** Text excerpt follows **

Snow and ice can lead to intense glare, especially in sunny conditions on the work site. Snow’s reflective nature increases the amount of light entering the eyes, a driving factor to discomfort and damage.  

It also can occur from a welder’s flash and other sources.  

Photokeratitis 101

Photokeratitis is akin to sunburn, but instead it affects generally both eyes. Exposure to UV rays can cause damage to both the cornea and conjunctiva of the eye. Photokeratitis can be acute or chronic. The acute type is temporary and occurs after a short exposure to higher levels of UV light. The chronic type is less common and happens after exposure to lower levels of UV light over time.  

UV-A and UV-B rays from the sun can cause short- and long-term eye damage and affect vision. Those with photokeratitis may experience one or more of the following symptoms: eye pain or redness; tearing/watery eyes; blurry vision; swelling; light sensitivity and a gritty sensation in the eyes. 

Other symptoms include seeing halos, headaches, eyelid twitching and in rare cases, temporary vision loss and color changes in vision. 

A construction worker experiencing these symptoms should immediately go indoors and stay in a darkened room. Contact lenses should be removed. Avoid rubbing the eyes. Treatments may include cold compresses, over-the-counter pain relief, placing a cold washcloth over closed eyes, resting and using artificial tears.

** End of Text excerpt **
** Record excerpts follows **

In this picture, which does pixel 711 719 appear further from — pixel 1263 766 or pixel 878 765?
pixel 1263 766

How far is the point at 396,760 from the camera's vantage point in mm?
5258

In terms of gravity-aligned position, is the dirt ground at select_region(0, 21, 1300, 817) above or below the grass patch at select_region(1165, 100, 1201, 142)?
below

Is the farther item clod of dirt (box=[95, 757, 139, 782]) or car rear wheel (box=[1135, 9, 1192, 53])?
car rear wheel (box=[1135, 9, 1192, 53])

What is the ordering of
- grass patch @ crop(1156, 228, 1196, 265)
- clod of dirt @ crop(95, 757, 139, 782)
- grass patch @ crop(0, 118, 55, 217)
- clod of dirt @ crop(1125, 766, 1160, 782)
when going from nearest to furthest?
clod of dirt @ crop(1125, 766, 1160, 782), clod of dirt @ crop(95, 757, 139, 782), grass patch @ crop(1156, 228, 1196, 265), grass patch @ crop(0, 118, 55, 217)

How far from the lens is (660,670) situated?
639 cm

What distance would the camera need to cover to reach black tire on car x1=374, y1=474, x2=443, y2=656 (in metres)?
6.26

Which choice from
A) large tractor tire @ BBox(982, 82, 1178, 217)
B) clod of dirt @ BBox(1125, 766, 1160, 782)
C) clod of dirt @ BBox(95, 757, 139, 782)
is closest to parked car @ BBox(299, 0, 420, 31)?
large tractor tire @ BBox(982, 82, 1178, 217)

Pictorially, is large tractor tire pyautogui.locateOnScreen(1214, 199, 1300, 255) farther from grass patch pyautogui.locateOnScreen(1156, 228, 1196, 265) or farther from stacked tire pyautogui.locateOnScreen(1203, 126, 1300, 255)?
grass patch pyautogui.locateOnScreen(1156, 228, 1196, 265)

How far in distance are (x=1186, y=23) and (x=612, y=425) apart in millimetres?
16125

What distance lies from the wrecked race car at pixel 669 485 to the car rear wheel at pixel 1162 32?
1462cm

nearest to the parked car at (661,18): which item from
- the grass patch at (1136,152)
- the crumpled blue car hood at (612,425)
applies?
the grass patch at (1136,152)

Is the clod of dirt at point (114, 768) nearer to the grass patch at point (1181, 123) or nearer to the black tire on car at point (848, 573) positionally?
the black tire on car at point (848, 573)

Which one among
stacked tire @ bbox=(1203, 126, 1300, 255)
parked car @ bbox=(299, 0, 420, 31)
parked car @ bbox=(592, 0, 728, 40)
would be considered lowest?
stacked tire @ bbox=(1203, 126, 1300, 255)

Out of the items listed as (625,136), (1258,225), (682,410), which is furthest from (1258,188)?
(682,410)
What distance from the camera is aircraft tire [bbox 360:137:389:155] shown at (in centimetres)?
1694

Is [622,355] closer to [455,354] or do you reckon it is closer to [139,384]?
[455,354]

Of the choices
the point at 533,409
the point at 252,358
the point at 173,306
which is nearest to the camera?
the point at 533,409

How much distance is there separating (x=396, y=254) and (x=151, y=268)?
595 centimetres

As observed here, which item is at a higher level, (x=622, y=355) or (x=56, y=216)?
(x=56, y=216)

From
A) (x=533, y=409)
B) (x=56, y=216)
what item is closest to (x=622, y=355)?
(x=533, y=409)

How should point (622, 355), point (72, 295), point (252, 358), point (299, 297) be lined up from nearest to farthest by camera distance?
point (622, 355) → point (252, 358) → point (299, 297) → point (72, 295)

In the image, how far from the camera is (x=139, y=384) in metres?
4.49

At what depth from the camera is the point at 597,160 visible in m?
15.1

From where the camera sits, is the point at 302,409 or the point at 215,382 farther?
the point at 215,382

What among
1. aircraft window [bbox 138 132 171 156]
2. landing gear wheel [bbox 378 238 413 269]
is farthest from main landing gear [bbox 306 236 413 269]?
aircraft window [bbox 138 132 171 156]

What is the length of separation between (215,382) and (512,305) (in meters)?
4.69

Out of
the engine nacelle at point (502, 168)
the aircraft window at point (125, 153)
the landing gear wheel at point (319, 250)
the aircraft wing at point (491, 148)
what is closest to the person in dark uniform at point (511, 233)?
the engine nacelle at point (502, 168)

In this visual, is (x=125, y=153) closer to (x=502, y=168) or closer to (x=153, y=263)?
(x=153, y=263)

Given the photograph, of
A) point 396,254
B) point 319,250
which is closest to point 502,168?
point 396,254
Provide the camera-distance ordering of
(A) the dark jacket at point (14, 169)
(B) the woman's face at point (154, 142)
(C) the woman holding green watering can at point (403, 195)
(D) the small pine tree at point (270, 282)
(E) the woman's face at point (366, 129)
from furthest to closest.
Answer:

** End of Record excerpts **

• About this task
Answer these questions from the photokeratitis text:
1. What property of snow increases the amount of light entering the eyes?
2. Which type of photokeratitis is less common?
3. What should a construction worker with these symptoms remove?

• Answer space
1. Its reflective nature
2. The chronic type
3. Contact lenses